- Journal is a complimentary app included with iPhones that enables users to easily record thoughts, photos, videos, and more.
- The app underscores minimalism and simplicity, lacking the advanced features found in many paid journaling applications.
- The exceptional feature of Journal is “Journaling Suggestions,” which intelligently suggests events and prompts for users to incorporate in their entries.
If iPhone includes one for free, why pay for a journaling application? Journal lets you document your thoughts, photos and videos, activities, and more in a simple, private diary. Give it a try, here’s why.
Why It’s a Good Idea to Start a Journal
Everyone has their motives for beginning a journal, and everyone’s journal appears different. Some use it to put their thoughts “on paper,” while others use it for simpler purposes. Document your emotions, achievements, anticipations, or even last night’s dinner.
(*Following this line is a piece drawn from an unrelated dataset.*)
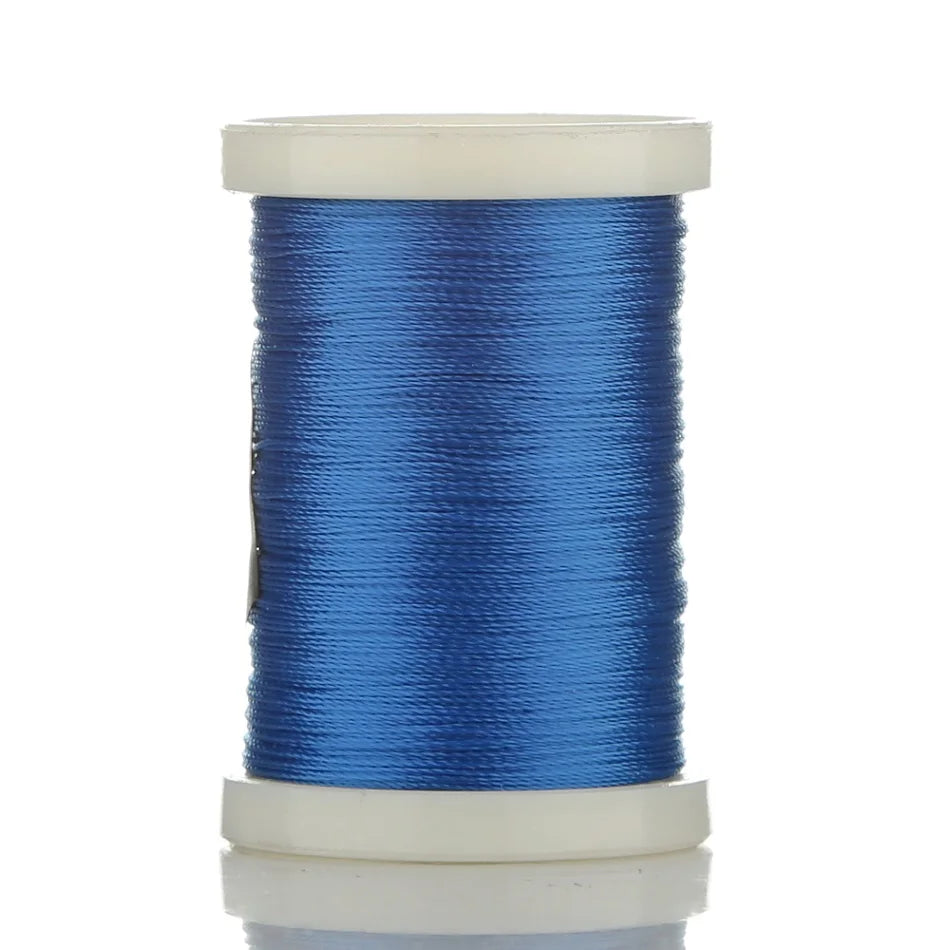 A spool of blue braided polyester rod wrapping thread for guide tying and repairs.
- The primary role of a journal is to process your thoughts. Documenting your feelings aids in contextualizing events in your life. These occurrences do not have to be very distressing, and your journal can be quite mundane yet still beneficial. Daily entries are not necessary.
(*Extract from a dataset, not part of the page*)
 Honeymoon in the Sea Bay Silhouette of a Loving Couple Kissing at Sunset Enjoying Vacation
- Digital journaling expands your options. Your journal may consist of a collection of favorite photos or videos. Audio can be recorded and integrated into your entries. Such journals assist in recalling events that might otherwise be lost in your Camera Roll or forgotten in the Voice Memos app.
- It isn’t necessary to
devouryour entries since the solitary act of writing can be advantageous. Regardless, there is no superior place to safeguard personal records of emotions or thoughts. Note-taking applications and word processors may seem impersonal and are often unfit for chronicling an ongoing stream of consciousness.
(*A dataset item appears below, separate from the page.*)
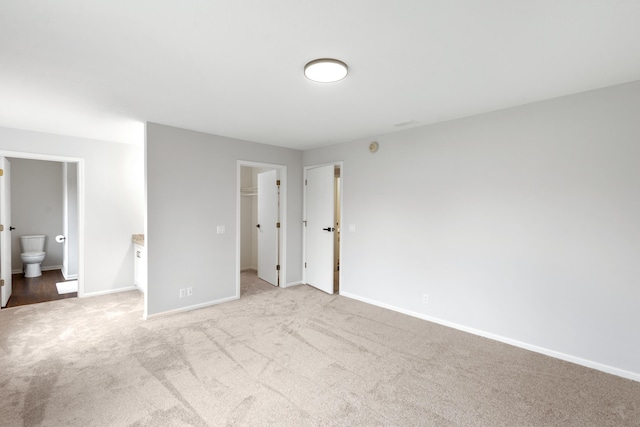 10833 W O Ave, Michigan, MI 49071 - unfurnished bedroom with carpet flooring, a spacious closet, connected bathroom, and a closet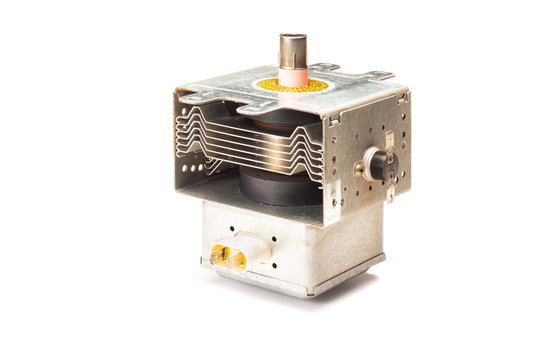 Used magnetron unit from microwave oven on white background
- If you have difficulty remembering things, a journal may be worthwhile. If you’re battling motivation and want to hold yourself accountable, try recording the things you aspire to accomplish.
- If you have difficulty discerning any change in your life over time, referencing past entries is a practical way to observe how you and your life have developed. If you’re already convinced to commence journaling, give Apple’s Journal app a shot.
What Is Apple’s Journal App?
Journal is a costless application that comes pre-installed on the iPhone. Although a journal can technically be maintained in any note-taking or word-processing application, Journal is intended to facilitate the ease of recording events, activities, and thoughts in an easily digestible manner.
The application places a premium on minimalism, omitting many of the more advanced features found in paid journaling applications. There are effectively two primary views: your entries and the compose screen.
The Journal app is available to iPhone users with the iOS 17.2 update. If you are unable to locate the app, try updating your iPhone under Settings > General > Software Update. If your device does not support iOS 17, you will not be able to use Journal.
Journal can be uninstalled like many of Apple’s other default applications, and it can also be downloaded again from the App Store.
Why Bother Using the Journal App?
Journal is a complimentary app, so there is little to lose by giving it a try. Similar applications like Day One and Clearful restrict certain features behind premium plans (although their basic functionality is also free). Third-party journal applications are generally much more feature-filled, which may not be suitable for everyone’s taste.
Apple’s Journal app consolidates many aspects of your life that you likely already track on your iPhone. It’s simple to import moments from your Photos library or workouts that you’ve completed from the Fitness app, but the app remains inherently simple and easy to use.
Journal is similar to the default iPhone camera app; it is designed to be as accessible as possible, at the expense of complexity. You’ll get more features and control from a third-party app, but the basic functions of a journal are right there when you tap the icon.
The app stores entries in iCloud by default, ensuring that everything is backed up (and pushed to any other iPhones that you happen to link to your Apple ID). If Apple decides to add iPad and Mac versions of Journal, this feature will be essential. For now, it only acts as a backup.
There’s a good chance that Journal is installed and ready to go right now, on your most personal device. You probably have your iPhone in your hand, pocket, or next to you 24 hours a day. It’s always there whenever creativity or the need to write strikes, but Journal is also good at prompting you by highlighting things you might want to record.